[Data for this exercise]:
-------------------------

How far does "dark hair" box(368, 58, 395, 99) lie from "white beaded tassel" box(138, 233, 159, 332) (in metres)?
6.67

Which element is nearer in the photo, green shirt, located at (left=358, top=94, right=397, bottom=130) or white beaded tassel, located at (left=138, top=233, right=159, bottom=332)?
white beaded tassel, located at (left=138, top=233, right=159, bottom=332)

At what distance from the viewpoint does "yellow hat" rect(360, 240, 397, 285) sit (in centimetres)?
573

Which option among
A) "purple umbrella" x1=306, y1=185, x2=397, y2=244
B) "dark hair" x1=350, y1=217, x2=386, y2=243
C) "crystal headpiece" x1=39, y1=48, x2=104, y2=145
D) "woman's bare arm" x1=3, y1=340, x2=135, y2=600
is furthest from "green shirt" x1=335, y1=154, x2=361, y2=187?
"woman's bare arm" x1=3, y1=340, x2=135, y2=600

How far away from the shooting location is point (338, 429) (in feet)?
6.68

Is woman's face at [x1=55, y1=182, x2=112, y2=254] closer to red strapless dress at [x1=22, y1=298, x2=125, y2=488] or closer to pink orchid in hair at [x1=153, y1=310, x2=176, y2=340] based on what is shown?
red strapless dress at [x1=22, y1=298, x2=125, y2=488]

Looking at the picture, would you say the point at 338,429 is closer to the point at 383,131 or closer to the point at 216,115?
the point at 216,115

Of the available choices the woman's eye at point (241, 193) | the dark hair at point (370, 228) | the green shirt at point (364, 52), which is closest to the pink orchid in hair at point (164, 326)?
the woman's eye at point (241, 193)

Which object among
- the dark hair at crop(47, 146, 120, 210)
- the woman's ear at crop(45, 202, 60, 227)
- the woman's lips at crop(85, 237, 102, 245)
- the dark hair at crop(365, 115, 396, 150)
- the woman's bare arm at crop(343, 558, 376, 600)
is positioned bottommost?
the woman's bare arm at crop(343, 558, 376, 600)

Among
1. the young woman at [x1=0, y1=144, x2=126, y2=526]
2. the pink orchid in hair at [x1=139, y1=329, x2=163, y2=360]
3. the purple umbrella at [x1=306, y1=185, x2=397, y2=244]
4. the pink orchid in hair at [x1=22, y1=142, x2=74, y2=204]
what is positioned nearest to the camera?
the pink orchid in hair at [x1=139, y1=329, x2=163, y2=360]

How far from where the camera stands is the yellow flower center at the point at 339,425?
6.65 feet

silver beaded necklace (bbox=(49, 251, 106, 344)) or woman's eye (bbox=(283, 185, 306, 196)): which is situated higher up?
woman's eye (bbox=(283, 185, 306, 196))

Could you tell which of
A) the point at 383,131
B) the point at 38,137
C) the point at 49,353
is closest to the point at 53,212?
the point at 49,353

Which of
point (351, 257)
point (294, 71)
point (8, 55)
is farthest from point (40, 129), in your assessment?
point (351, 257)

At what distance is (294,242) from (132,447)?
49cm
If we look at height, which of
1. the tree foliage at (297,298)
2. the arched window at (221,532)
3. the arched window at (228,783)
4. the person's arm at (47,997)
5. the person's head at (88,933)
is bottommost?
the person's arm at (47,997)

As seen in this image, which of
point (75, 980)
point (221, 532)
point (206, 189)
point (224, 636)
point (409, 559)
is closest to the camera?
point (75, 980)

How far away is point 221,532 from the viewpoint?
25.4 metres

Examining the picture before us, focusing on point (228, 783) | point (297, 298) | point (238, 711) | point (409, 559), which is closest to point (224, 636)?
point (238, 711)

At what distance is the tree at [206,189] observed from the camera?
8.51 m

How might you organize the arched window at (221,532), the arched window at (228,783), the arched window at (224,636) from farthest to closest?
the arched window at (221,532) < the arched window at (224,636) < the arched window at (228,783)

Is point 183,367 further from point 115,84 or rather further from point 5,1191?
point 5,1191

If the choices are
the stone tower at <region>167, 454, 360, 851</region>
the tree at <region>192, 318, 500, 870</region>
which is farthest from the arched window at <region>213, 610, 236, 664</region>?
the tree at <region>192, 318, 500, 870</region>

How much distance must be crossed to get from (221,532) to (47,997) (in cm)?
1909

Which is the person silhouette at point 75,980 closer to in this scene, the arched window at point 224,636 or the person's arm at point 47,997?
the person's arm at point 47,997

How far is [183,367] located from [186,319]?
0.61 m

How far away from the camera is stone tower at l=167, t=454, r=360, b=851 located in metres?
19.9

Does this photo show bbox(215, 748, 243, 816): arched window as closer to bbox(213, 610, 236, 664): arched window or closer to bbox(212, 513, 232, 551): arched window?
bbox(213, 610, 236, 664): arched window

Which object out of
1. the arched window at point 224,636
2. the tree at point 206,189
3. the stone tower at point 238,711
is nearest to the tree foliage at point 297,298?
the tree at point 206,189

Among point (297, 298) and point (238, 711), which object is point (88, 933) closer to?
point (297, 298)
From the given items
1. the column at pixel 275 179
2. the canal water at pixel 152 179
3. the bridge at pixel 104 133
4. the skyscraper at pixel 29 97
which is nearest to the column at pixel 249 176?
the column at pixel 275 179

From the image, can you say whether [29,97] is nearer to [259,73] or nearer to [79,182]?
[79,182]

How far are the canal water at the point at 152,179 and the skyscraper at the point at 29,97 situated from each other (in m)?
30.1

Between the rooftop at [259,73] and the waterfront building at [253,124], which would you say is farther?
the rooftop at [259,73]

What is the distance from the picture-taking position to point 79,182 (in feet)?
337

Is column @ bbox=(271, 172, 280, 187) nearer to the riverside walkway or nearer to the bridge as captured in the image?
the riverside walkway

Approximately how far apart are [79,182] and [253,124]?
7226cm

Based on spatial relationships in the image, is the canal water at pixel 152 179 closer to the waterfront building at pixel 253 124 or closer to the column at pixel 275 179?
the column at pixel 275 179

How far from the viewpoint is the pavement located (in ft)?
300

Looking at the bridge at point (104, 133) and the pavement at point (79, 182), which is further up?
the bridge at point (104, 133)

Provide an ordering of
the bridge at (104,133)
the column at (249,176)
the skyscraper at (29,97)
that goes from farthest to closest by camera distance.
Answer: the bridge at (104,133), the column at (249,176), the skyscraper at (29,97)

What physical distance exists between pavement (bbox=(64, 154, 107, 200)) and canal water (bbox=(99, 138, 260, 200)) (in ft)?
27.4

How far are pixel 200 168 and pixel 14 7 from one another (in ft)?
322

-------------------------

[What the task requires]:
Could you quote the material above in full, exactly as it stands?

[Solution]:
How far does "dark hair" box(368, 58, 395, 99) lie from "white beaded tassel" box(138, 233, 159, 332) (in metres)?
6.67

Which element is nearer in the photo, green shirt, located at (left=358, top=94, right=397, bottom=130) or white beaded tassel, located at (left=138, top=233, right=159, bottom=332)?
white beaded tassel, located at (left=138, top=233, right=159, bottom=332)

At what distance from the viewpoint does "yellow hat" rect(360, 240, 397, 285) sit (in centimetres)?
573

Which option among
A) "purple umbrella" x1=306, y1=185, x2=397, y2=244
B) "dark hair" x1=350, y1=217, x2=386, y2=243
C) "crystal headpiece" x1=39, y1=48, x2=104, y2=145
D) "woman's bare arm" x1=3, y1=340, x2=135, y2=600
is furthest from "green shirt" x1=335, y1=154, x2=361, y2=187?
"woman's bare arm" x1=3, y1=340, x2=135, y2=600

How far away from the shooting location is point (338, 429) (in feet)?
6.68

Is woman's face at [x1=55, y1=182, x2=112, y2=254] closer to red strapless dress at [x1=22, y1=298, x2=125, y2=488] or closer to pink orchid in hair at [x1=153, y1=310, x2=176, y2=340] based on what is shown?
red strapless dress at [x1=22, y1=298, x2=125, y2=488]

Looking at the picture, would you say the point at 338,429 is closer to the point at 383,131 or closer to the point at 216,115?
the point at 216,115

Of the available choices the woman's eye at point (241, 193) | the dark hair at point (370, 228) | the green shirt at point (364, 52), which is closest to the pink orchid in hair at point (164, 326)?
the woman's eye at point (241, 193)

Which object among
- the dark hair at crop(47, 146, 120, 210)
- the woman's ear at crop(45, 202, 60, 227)
- the woman's lips at crop(85, 237, 102, 245)
- the dark hair at crop(365, 115, 396, 150)
- the woman's bare arm at crop(343, 558, 376, 600)
is positioned bottommost?
the woman's bare arm at crop(343, 558, 376, 600)

Among
1. the young woman at [x1=0, y1=144, x2=126, y2=526]
2. the pink orchid in hair at [x1=139, y1=329, x2=163, y2=360]
3. the purple umbrella at [x1=306, y1=185, x2=397, y2=244]
4. the pink orchid in hair at [x1=22, y1=142, x2=74, y2=204]
what is positioned nearest to the camera?
the pink orchid in hair at [x1=139, y1=329, x2=163, y2=360]

How far from where the camera stands is the yellow flower center at the point at 339,425?
6.65 feet

silver beaded necklace (bbox=(49, 251, 106, 344)) or woman's eye (bbox=(283, 185, 306, 196)): which is situated higher up?
woman's eye (bbox=(283, 185, 306, 196))

Could you tell which of
A) the point at 383,131
B) the point at 38,137
C) the point at 49,353
is closest to the point at 53,212?
the point at 49,353

Which of
point (351, 257)
point (294, 71)
point (8, 55)
is farthest from point (40, 129), in your assessment?
point (351, 257)

At what distance is (294,242) from (132,447)?
49cm
If we look at height, which of
1. the tree foliage at (297,298)
2. the arched window at (221,532)
3. the arched window at (228,783)
4. the person's arm at (47,997)
5. the person's head at (88,933)
is bottommost?
the person's arm at (47,997)

As seen in this image, which of
point (75, 980)
point (221, 532)
point (206, 189)
point (224, 636)
point (409, 559)
is closest to the camera?
point (75, 980)

How far away is point 221,532 from the viewpoint?
25.4 metres

Examining the picture before us, focusing on point (228, 783) | point (297, 298) | point (238, 711) | point (409, 559), which is closest to point (224, 636)?
point (238, 711)

At what distance is the tree at [206,189] observed from the camera?
8.51 m

How might you organize the arched window at (221,532), the arched window at (228,783), the arched window at (224,636) from farthest to closest?
the arched window at (221,532) < the arched window at (224,636) < the arched window at (228,783)

Is point 183,367 further from point 115,84 or rather further from point 5,1191?
point 5,1191

If the choices are
the stone tower at <region>167, 454, 360, 851</region>
the tree at <region>192, 318, 500, 870</region>
which is farthest from the arched window at <region>213, 610, 236, 664</region>?
the tree at <region>192, 318, 500, 870</region>

How much distance must be crossed to get from (221,532) to (47,997) (in cm)?
1909

Which is the person silhouette at point 75,980 closer to in this scene, the arched window at point 224,636 or the person's arm at point 47,997?
the person's arm at point 47,997

How far is [183,367] located from [186,319]?
0.61 m

How far away from the camera is stone tower at l=167, t=454, r=360, b=851 located in metres?
19.9

Does this photo show bbox(215, 748, 243, 816): arched window as closer to bbox(213, 610, 236, 664): arched window or closer to bbox(212, 513, 232, 551): arched window?
bbox(213, 610, 236, 664): arched window

Which object out of
1. the arched window at point 224,636
2. the tree at point 206,189
3. the stone tower at point 238,711
is nearest to the tree foliage at point 297,298?
the tree at point 206,189

Among point (297, 298) and point (238, 711), which object is point (88, 933) closer to?
point (297, 298)
From the given items
1. the column at pixel 275 179
2. the canal water at pixel 152 179
3. the bridge at pixel 104 133
4. the skyscraper at pixel 29 97
which is nearest to the column at pixel 249 176?
the column at pixel 275 179

From the image, can you say whether [29,97] is nearer to [259,73] or nearer to [79,182]?
[79,182]

How far are the canal water at the point at 152,179 and the skyscraper at the point at 29,97 situated from each other (in m)?
30.1

Between the rooftop at [259,73] and the waterfront building at [253,124], which would you say is farther?
the rooftop at [259,73]

What is the distance from the picture-taking position to point 79,182 (in feet)?
337

Is column @ bbox=(271, 172, 280, 187) nearer to the riverside walkway or nearer to the bridge as captured in the image?
the riverside walkway

Approximately how far apart are [79,182] and [253,124]?
7226cm

Based on spatial relationships in the image, is the canal water at pixel 152 179 closer to the waterfront building at pixel 253 124 or closer to the column at pixel 275 179?
the column at pixel 275 179

How far from the viewpoint is the pavement located (in ft)?
300

Looking at the bridge at point (104, 133) and the pavement at point (79, 182), which is further up?
the bridge at point (104, 133)

Provide an ordering of
the bridge at (104,133)
the column at (249,176)
the skyscraper at (29,97)
that goes from farthest to closest by camera distance.
Answer: the bridge at (104,133), the column at (249,176), the skyscraper at (29,97)

What physical distance exists between pavement (bbox=(64, 154, 107, 200)) and canal water (bbox=(99, 138, 260, 200)) (in ft)?
27.4

How far are pixel 200 168 and pixel 14 7 from one another (in ft)?
322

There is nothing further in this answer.